Banks in Europe and Britain, and their unfortunate would-be borrowers, face another blow as plunging oil prices tighten the spigot of petrodollar deposits.
Billions of dollars worth of funds from oil exporting nations have made their way into banks from Zurich to London in recent years. These inflows helped banks withstand credit crisis losses and, given much of the money was in dollars, was a source of dollar liquidity during recent money market difficulties.

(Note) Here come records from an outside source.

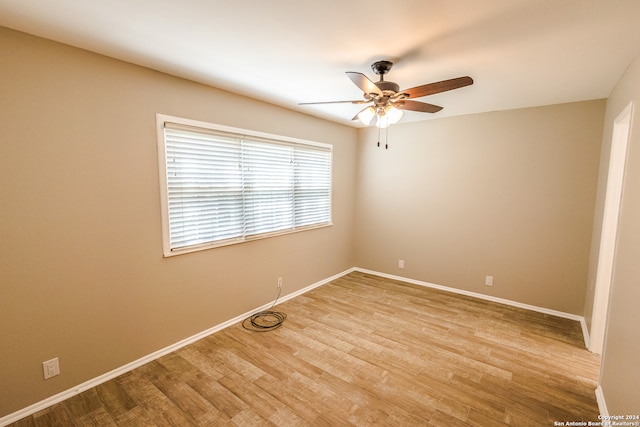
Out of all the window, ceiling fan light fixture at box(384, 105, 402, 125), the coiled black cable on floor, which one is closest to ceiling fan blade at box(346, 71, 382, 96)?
ceiling fan light fixture at box(384, 105, 402, 125)

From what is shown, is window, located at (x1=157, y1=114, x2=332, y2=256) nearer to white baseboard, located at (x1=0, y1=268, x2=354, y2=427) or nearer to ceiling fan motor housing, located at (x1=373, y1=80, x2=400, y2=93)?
white baseboard, located at (x1=0, y1=268, x2=354, y2=427)

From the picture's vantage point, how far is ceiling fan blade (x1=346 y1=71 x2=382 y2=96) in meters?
1.74

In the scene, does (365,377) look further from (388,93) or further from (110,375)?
(388,93)

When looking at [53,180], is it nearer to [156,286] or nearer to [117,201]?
[117,201]

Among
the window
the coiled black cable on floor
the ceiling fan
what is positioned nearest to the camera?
the ceiling fan

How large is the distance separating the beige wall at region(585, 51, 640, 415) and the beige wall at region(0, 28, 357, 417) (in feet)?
10.3

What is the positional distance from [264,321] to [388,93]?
2664 millimetres

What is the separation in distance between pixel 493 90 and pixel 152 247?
355 centimetres

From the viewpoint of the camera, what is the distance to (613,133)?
243 cm

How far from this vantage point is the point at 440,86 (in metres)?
1.87

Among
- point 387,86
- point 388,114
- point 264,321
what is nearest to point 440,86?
point 387,86

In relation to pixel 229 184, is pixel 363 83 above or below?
above

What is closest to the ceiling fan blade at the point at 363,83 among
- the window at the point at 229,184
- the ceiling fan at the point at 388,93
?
the ceiling fan at the point at 388,93

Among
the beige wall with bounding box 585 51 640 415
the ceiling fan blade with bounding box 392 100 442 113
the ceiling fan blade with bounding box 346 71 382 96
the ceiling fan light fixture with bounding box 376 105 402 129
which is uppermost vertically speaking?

Petrodollars also arguably fed the lending boom while it lasted and cushioned the effects when the boom turned to bust. But, with oil having tumbled to around $55 per barrel from almost $150 this summer and the mid-$90s a year ago, flows into European banks will likely drop dramatically. What’s more, a global recession and rolling financial crises mean that oil producers such as Russia and the Middle East states will have new calls to spend money at home, further diminishing the money available to grease the wheels of international banking.
Though it is impossible to track exactly, depositors from oil exporting states have long shown a preference for British and European banks over U.S. ones, some for political reasons, such as Venezuela, and some out of concern over the effects of post-Sept. 11 U.S. banking disclosure laws.
This, needless to say, is not a good time for these banks to lose an important source of inflows. It will worsen their position and make it tougher for their clients to secure loans.